Changelog#
All notable changes to this project will be documented in this file.
The format is based on Keep a Changelog, and this project adheres to Semantic Versioning.
[0.1.0] - 2025-06-19#
Summary#
First stable release of iscc-sum, a high-performance ISCC Data-Code and Instance-Code hashing tool built in Rust with Python bindings.
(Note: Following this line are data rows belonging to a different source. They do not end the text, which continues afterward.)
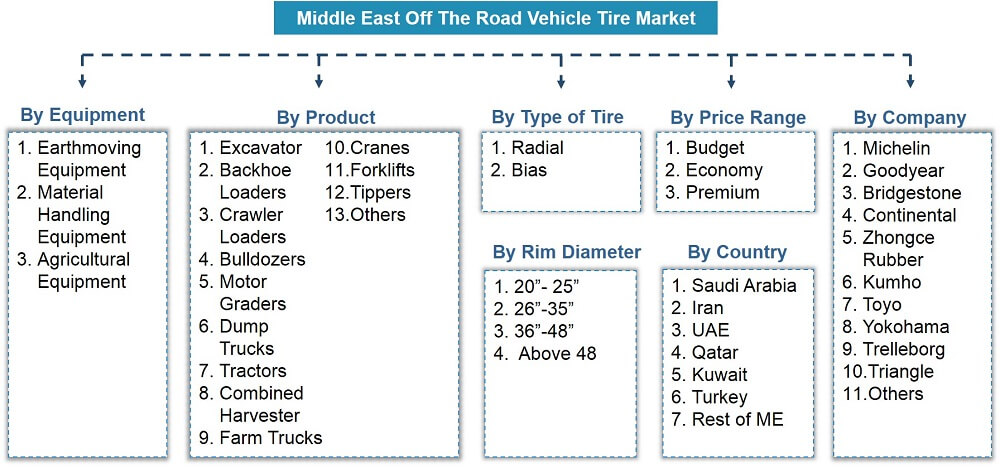 Middle East Off the Road (OTR) Tire Market Segmentation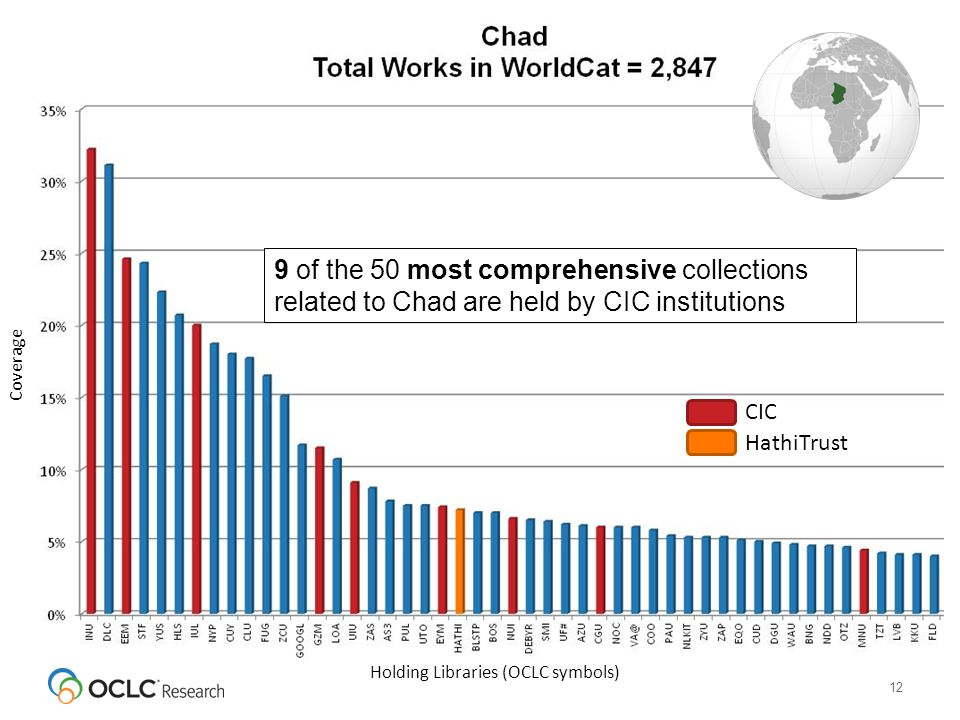 12 CIC HathiTrust Holding Libraries (OCLC symbols) Coverage 9 of the 50 most comprehensive collections related to Chad are held by CIC institutions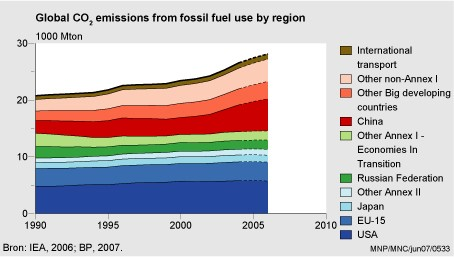 emissioni nel mondo al 2006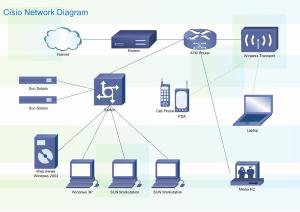 Cisco Network Diagram Full 300x212 Tư vấn thiết kế lắp đặt mạng LAN cho cá nhân và doanh nghiệp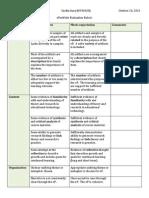 eportfolio evaluation rubric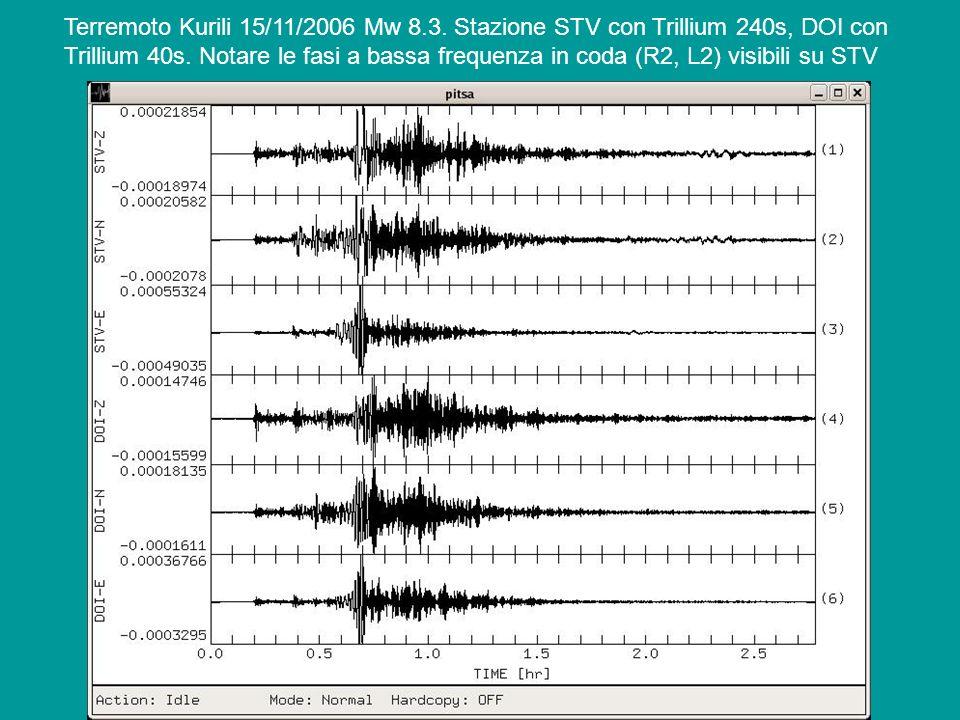 Terremoto Kurili 15/11/2006 Mw 8.3. Stazione STV con Trillium 240s, DOI con Trillium 40s. Notare le fasi a bassa frequenza in coda (R2, L2) visibili s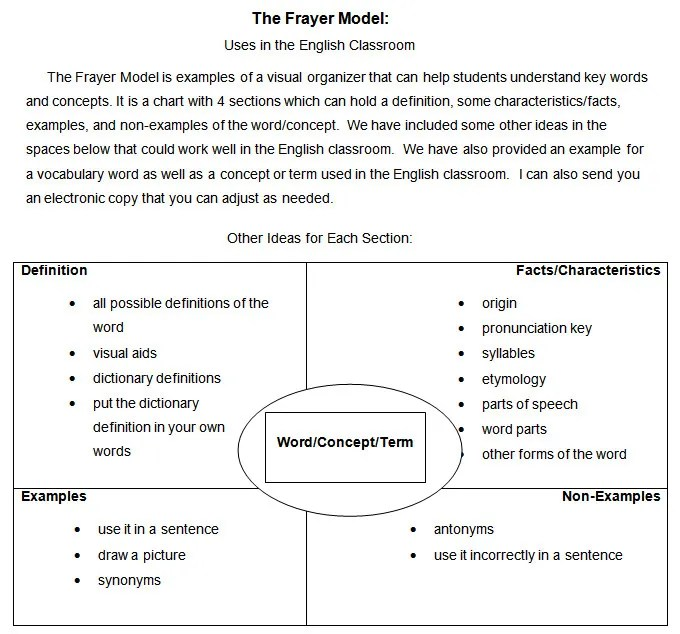 5 Frayer Model Templates - Free Sample, Example, Format Free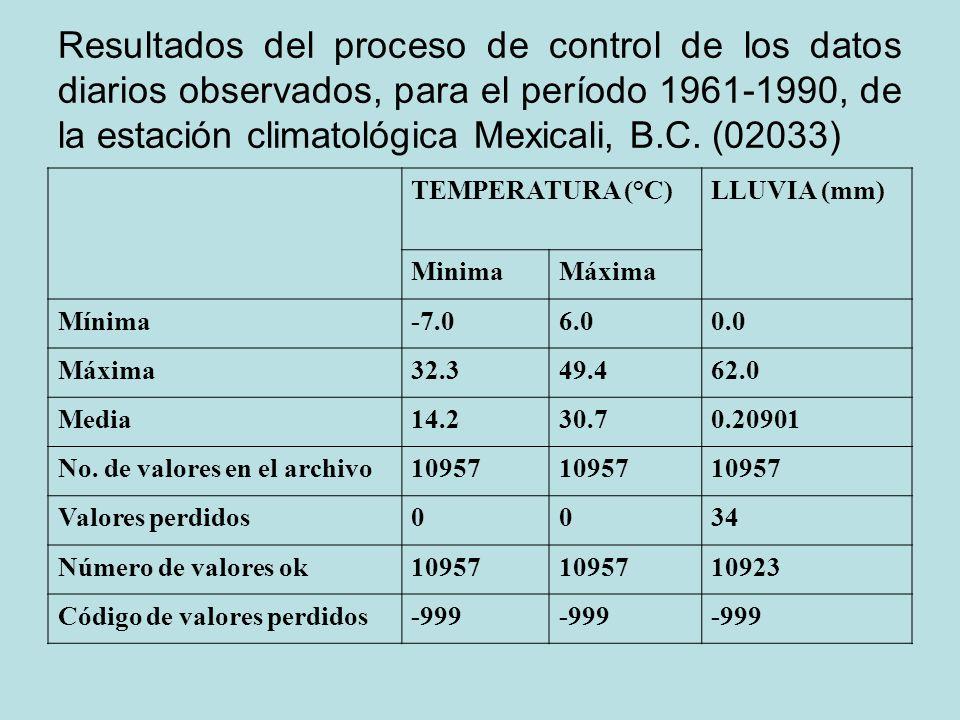 Resultados del proceso de control de los datos diarios observados, para el período 1961-1990, de la estación climatológica Mexicali, B.C. (02033) TEMP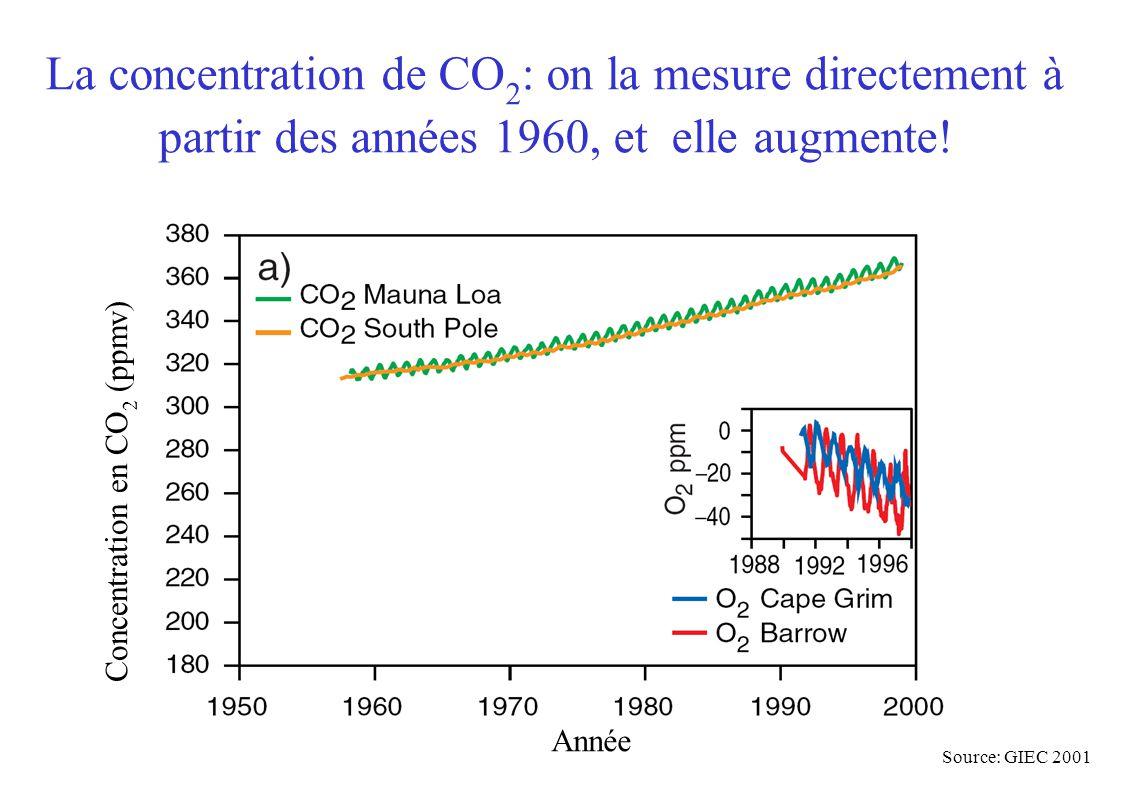 Année Concentration en CO 2 (ppmv) Source: GIEC 2001 La concentration de CO 2 : on la mesure directement à partir des années 1960, et elle augmente!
This release achieves 50-130x performance improvements over the pure python reference implementation while maintaining full compatibility with the ISCC standard.
Added#
Core Features#
- ISCC Data-Code generation: Content-defined chunking (CDC) algorithm for content similarity detection
- Wide format (128-bit, default) for enhanced security and similarity matching
- Narrow format (64-bit) for ISO 24138:2024 compliance via
--narrowflag
- ISCC Instance-Code generation: BLAKE3-based cryptographic hash for file integrity verification
- ISCC-SUM composite code: Combined Data-Code and Instance-Code with self-describing header
- High-performance processing: 950-1050 MB/s throughput using SIMD optimizations and parallel processing
Command-Line Interface#
- Full-featured CLI (
iscc-sum) with Unix-style interface- Generate checksums for files, directories, and stdin
- Verify checksums from files (
-c, --check) - Find similar files based on data (
--similar) - Process directories as single objects (
-t, --tree) - BSD-style output format (
--tag) - NUL-terminated output (
--zero) - Show individual code components (
--units)
Python API#
- High-level API for easy integration
code_iscc_sum()function supporting local files and fsspec URIs- Streaming processors for large file handling
- Dictionary-compatible result objects
- Universal path support via fsspec integration
- Process files from S3, HTTP/HTTPS, and other remote sources
- Transparent handling of different storage backends
Platform Support#
- Cross-platform compatibility: Linux, macOS, and Windows
- Python version support: 3.10, 3.11, 3.12, and 3.13
- Pre-built wheels for all major platforms
Developer Experience#
- 100% test coverage requirement with comprehensive test suite
- Integrated tooling via poethepoet task automation
- Type annotations with mypy type checking
- Security scanning with Bandit
- Automated CI/CD pipeline with Release Please
Performance#
- 50-130x faster than pure Python reference implementations
- 950-1050 MB/s processing speed on modern hardware
- Parallel processing using Rayon for multi-core utilization
Standards Compliance#
- ISO 24138:2024 compatible when using
--narrowflag - Reference implementation compatibility for all code formats
- Deterministic output across platforms
Known Limitations#
- This is an early release focused on core functionality
- Advanced ISCC features (Text-Code, Meta-Code) are out of scope for now
- Rust crate not published to crates.io in this release
Dependencies#
- blake3 >=1.0.5 - Cryptographic hashing
- click >=8.0.0 - CLI framework
- pathspec >=0.12.1 - Gitignore-style pattern matching
- universal-pathlib >=0.2.6 - Cross-platform path handling
- xxhash >=3.5.0 - High-speed hashing for CDC
Acknowledgments#
This project implements the ISCC (International Standard Content Code) as defined in ISO 24138:2024. The performance improvements are achieved through Rust's zero-cost abstractions and careful algorithm optimization while maintaining full compatibility with the standard.